January 17, 2012 / 10:45 PM / 7 years ago

Long term, gastric bypass beats out banding: study

NEW YORK (Reuters Health) - Among weight-loss surgery options, gastric bypass comes with more complications shortly after surgery than gastric banding, but makes up for it with fewer long-term side effects and repeat operations, new research suggests.

People who got bypass surgery also lost weight faster, and more kept it off, in the study of more than 400 obese Swiss patients.

“What we would like with any of the (weight-loss) procedures ideally would be to have the least long-term complications, certainly the least long-term complications requiring (repeat) surgery,” said Dr. Michel Suter, a surgeon from the Hopital du Chablais, Aigle, who worked on the study.

“There are drawbacks with bypass, there are side effects, and we have to take them into account,” he told Reuters Health. But “overall, if I had to choose between the procedures, I certainly recommend the bypass.”

Still, one researcher not involved in the study said that when complications do happen with gastric bypass, they are often more serious than complications after banding.

Suter and his colleagues looked back at records of 442 obese patients who underwent weight-loss surgery at their hospitals between 1998 and 2005.

To qualify for surgery, all patients had to have a body mass index — a measure of weight in relation to height — of at least 40, or at least 35 if they also had an obesity-related illness. That’s the equivalent of a five-foot, six-inch person weighing at least 248 pounds or 217 pounds, respectively.

Half of the patients had gastric band procedures, which involve placing a band around the top of the stomach to limit its size to a small pouch. The other half were treated with gastric bypass, when part of the stomach is stapled off and then rerouted to bypass a segment of the small intestine. The two groups were similar in terms of their age and initial weight.

Doctors checked in with those patients at least twice a year for the next six years post-surgery.

Complications in the month after the procedure — which typically include infections — were more common after gastric bypass than after banding: 17 percent of bypass patients had any surgery-related problems, compared to five percent in the banding group.

“The operation itself is a little more complicated and a little more risky,” Suter explained.

But after that point, the bypass group lost weight faster, put less of it back on and suffered fewer long-term complications, including those that called for a repeat procedure.

Six years post-surgery, 12 percent of bypass patients had a body mass index above 35, considered severely obese, compared to one-third after gastric banding.

And thirteen percent of patients needed re-operation after complications with gastric bypass, versus close to 27 percent following banding.

The long-term complications of gastric banding were generally related to the band eroding and needing to be removed, food intolerance or stretching of the esophagus, the researchers reported Monday in the Archives of Surgery.

With gastric bypass, patients most often had internal hernias, a type of bowel blockage that can be life-threatening if not treated.

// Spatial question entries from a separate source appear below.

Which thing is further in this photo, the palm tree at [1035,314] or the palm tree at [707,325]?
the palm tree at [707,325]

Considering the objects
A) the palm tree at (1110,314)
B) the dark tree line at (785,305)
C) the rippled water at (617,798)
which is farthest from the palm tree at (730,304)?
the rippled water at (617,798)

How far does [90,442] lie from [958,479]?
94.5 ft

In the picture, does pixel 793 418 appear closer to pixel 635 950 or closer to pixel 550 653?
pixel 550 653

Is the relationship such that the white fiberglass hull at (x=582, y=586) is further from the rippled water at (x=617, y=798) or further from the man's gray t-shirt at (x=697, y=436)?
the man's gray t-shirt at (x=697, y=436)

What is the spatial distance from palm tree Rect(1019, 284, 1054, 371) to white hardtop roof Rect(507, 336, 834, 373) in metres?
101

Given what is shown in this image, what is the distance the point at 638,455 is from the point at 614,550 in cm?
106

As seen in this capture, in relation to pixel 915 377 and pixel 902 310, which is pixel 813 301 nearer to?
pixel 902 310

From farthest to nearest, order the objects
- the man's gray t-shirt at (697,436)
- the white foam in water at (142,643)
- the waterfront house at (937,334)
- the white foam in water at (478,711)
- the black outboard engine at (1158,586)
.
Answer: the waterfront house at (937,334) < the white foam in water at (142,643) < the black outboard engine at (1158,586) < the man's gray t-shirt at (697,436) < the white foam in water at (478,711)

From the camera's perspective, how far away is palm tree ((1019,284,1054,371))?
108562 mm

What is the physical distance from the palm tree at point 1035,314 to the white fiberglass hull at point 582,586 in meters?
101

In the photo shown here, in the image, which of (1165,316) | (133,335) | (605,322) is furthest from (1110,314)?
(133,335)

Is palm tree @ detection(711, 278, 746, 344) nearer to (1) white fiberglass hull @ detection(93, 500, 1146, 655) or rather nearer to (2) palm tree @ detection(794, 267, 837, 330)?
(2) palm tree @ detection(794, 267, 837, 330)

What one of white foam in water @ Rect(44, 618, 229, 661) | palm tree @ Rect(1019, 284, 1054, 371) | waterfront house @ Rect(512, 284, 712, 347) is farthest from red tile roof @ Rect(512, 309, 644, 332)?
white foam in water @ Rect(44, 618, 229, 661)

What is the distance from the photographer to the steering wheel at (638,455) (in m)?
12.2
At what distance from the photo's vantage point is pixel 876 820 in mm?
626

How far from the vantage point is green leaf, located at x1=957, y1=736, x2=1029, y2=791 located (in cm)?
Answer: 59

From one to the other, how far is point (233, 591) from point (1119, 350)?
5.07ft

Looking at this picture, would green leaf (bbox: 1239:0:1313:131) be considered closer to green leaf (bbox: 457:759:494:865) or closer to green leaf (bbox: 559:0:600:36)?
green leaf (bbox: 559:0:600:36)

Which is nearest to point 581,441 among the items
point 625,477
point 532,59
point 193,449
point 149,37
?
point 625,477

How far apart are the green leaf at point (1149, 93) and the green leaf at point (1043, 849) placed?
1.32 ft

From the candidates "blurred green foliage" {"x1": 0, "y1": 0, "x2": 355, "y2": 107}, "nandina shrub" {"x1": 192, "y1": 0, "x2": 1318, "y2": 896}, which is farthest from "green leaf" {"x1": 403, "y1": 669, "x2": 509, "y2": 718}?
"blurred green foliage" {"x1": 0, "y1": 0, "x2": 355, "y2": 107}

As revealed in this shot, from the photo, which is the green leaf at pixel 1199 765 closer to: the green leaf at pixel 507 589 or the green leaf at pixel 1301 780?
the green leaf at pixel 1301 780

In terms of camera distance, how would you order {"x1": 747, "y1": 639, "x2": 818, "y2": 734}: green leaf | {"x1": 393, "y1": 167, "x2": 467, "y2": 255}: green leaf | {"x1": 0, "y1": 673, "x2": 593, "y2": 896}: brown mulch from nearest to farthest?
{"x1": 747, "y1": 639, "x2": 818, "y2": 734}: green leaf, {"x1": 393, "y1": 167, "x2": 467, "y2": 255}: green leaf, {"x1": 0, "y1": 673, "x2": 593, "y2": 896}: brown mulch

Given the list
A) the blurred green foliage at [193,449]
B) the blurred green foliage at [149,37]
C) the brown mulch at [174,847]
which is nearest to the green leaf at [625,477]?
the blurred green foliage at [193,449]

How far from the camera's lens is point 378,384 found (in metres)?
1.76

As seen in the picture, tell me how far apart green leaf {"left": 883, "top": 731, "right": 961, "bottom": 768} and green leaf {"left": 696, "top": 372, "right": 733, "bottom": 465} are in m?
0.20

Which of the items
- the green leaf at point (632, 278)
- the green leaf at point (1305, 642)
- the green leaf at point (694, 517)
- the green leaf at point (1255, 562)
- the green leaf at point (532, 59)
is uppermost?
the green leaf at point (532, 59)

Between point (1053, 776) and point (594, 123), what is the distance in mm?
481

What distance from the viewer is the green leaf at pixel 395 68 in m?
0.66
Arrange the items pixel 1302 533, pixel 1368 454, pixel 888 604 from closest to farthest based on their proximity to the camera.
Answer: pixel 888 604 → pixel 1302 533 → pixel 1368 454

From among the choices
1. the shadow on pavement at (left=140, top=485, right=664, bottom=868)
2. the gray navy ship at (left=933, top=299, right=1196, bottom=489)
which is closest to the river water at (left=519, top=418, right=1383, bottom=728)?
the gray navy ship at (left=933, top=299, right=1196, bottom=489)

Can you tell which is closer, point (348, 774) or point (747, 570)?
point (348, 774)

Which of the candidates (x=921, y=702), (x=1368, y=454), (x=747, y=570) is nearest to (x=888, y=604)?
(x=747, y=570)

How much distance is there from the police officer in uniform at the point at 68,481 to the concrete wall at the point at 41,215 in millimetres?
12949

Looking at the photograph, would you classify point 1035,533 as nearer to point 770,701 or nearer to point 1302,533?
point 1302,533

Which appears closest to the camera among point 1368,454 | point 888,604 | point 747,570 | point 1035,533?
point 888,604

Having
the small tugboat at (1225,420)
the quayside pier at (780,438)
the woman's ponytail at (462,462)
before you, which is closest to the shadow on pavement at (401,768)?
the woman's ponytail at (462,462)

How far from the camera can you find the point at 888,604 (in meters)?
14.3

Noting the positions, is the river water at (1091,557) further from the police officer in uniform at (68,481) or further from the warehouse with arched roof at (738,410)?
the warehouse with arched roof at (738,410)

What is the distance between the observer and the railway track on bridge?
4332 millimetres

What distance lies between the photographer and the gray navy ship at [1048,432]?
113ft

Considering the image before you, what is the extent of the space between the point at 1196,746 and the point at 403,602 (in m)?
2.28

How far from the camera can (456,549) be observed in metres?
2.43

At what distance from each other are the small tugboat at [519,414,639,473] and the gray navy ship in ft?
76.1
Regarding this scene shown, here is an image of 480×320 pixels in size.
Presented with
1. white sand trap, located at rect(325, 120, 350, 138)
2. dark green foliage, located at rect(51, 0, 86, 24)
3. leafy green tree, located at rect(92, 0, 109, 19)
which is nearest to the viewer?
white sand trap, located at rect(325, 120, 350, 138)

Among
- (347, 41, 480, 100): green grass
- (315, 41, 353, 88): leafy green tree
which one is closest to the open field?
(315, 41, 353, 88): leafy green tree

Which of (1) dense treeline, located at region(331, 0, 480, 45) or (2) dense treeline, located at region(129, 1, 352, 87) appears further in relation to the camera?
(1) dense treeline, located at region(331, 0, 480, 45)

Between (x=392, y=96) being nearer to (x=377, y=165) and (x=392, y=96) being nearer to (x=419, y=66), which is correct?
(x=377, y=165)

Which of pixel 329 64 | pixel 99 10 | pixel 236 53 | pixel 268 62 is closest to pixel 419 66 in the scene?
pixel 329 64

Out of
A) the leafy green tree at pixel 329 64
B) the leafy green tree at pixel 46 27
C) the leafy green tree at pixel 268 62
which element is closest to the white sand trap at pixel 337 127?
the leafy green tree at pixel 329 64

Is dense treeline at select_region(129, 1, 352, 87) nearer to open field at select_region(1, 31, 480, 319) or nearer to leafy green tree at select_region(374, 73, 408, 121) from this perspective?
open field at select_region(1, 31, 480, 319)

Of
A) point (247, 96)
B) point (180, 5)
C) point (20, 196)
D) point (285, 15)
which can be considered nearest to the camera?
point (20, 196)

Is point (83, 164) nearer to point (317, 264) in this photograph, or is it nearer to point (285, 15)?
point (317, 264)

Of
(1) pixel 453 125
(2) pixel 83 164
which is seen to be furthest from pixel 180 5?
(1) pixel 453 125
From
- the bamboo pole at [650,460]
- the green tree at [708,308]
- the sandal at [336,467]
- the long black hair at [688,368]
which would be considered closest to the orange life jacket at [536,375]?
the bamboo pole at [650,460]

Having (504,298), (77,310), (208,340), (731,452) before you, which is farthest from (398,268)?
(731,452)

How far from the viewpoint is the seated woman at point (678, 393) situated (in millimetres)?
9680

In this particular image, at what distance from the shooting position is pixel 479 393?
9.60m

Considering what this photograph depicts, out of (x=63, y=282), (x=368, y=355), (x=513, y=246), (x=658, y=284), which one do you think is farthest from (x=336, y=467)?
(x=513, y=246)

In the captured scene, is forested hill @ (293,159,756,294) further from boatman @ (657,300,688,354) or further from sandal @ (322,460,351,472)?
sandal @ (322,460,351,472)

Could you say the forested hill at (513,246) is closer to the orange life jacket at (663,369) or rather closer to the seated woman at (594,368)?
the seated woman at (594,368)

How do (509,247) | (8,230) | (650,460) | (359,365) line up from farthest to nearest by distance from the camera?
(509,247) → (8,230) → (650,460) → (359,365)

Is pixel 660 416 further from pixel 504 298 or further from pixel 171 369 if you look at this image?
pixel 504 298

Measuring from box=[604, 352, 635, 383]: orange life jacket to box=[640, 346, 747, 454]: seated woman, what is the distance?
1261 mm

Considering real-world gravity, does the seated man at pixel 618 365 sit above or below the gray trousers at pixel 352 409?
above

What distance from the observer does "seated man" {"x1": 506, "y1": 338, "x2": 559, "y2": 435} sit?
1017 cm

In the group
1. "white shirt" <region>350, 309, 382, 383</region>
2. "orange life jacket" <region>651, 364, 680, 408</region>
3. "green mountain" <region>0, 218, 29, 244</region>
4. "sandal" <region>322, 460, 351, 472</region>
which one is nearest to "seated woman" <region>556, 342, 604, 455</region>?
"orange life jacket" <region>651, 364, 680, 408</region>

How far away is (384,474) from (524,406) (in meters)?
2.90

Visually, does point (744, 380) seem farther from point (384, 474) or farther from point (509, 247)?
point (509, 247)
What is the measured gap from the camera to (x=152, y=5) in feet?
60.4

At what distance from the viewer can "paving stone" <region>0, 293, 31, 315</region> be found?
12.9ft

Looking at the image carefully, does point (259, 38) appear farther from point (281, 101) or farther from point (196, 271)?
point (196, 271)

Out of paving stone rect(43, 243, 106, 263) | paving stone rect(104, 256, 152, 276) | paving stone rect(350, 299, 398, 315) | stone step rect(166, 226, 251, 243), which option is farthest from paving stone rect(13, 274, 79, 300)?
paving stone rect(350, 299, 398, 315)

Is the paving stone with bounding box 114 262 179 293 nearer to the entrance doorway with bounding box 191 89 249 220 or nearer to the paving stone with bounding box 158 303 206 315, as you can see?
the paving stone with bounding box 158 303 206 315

Dr. Christine Ren-Fielding, a weight-loss surgeon at the New York University School of Medicine, said that her research has suggested gastric bypass complications tend to be much more serious than complications related to banding.

“We all know that not all complications are alike,” Ren-Fielding, who was not involved in the new study, told Reuters Health by email. “For example a wound infection treated with antibiotics is not the same as a...leak which requires re-operation and extended hospitalization.”

While Ren-Fielding said banding has been found to be “a relatively safe procedure,” technique and surgeon experience can affect outcomes of any surgery.

Weight-loss surgery typically costs around $20,000. Gastric banding may be cheaper than bypass initially because of a simpler procedure and shorter hospital stay — but Suter said that the need for band adjustments over time may drive up costs.

When it comes to choosing a procedure, Ren-Fielding said, “My philosophy is one of helping the patient be successful and optimizing outcomes, regardless of which operation they have, because all bariatric surgeries have their overwhelming benefits in treating the disease of obesity.”

“I’m not at a point when I would say, ‘No way’ to a patient who asks for a band and has no contraindications to the band,” Suter said.

Still, he added, “I discourage them to have a band because I don’t want to operate on them two or three times — one time is enough. Bypass is more definitive.”